I'm not trying to just dismiss your needs... just think you should remain as
positive as you can for now and expect some improvement soon. Post again if
you want to, some of the others here may have more applicable words for you.
Someone can help. I don't know if this helps much but you might keep in mind
the old saying "it takes a woman to make you forget a woman". Good Luck.
Dan
I can imagine what it feel like to become so attached to a woman and
then suddenly be dumped by her. It leaves your brain reeling, especially
in your case where it seems like she was your anchor in a foreign country.
Having dumped and been dumped quite a few times, I can understand your
situation somewhat, but I'm not feeling the same pain as you, so my
perspective is different. Here are a few thoughts. I'd like to what you
think.
If her feelings for you can change like that in such a short time,
that's not a sign of an emotionally stable woman.

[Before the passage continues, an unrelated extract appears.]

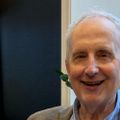 Profile picture lubbe53.bsky.social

She's not the perfect woman. No woman is. And she's also not the
spokesperson for all females. Women who are more emotionally stable than
her DO exist, and at least one, maybe more, is going to be attracted to
you for who you are and won't rip your heart out, hand it to you and
say, "Woops. Sorry. My mistake." Unless you start to venture outside and
meet people again, they only way you're ever going to meet her is if she
delivers your pizza. :-) The sooner you can get over your ex and back on
the prowl, the better for you AND the woman out there who's going to be
your next girlfriend but doesn't know it yet. Go find her!
It's good that you can't hate her. That's a sign of strength. Deep down
you know that hating her will only hurt yourself.
"The weak cannot forgive, because forgiveness is an attribute of the
strong." -- Gandhi
Can you REALLY imagine getting back with her after she dumped you like
that? It sounds to me like you don't enjoy pain, so I'm not going to ask
if you're a masochist. You're not. Learn from the mistake and move on.
To me it sounds like her current boyfriend didn't learn his lesson the
first time. Don't be stupid like him. Learn from his mistake too.
You know what, I bet she thinks she is happy, just like she thought she
was happy with you. And how long until she changes her mind yet again
and decides she's happy with someone else? One of the qualities I admire
in people is the ability to make a decision and stick with it. Another
good quality is knowing it's not nice to rip someone's heart out of
their chest, because it tends to hurt.
Make a list of all the things you didn't like about her. Make a list of
all the qualities you want in your next girlfriend. Imagine what it will
feel like being with that person. (If it helps, use a little Vasoline or
hand cream while you imagine. ha ha.) Think about what kind of person
you need to become to attract that person.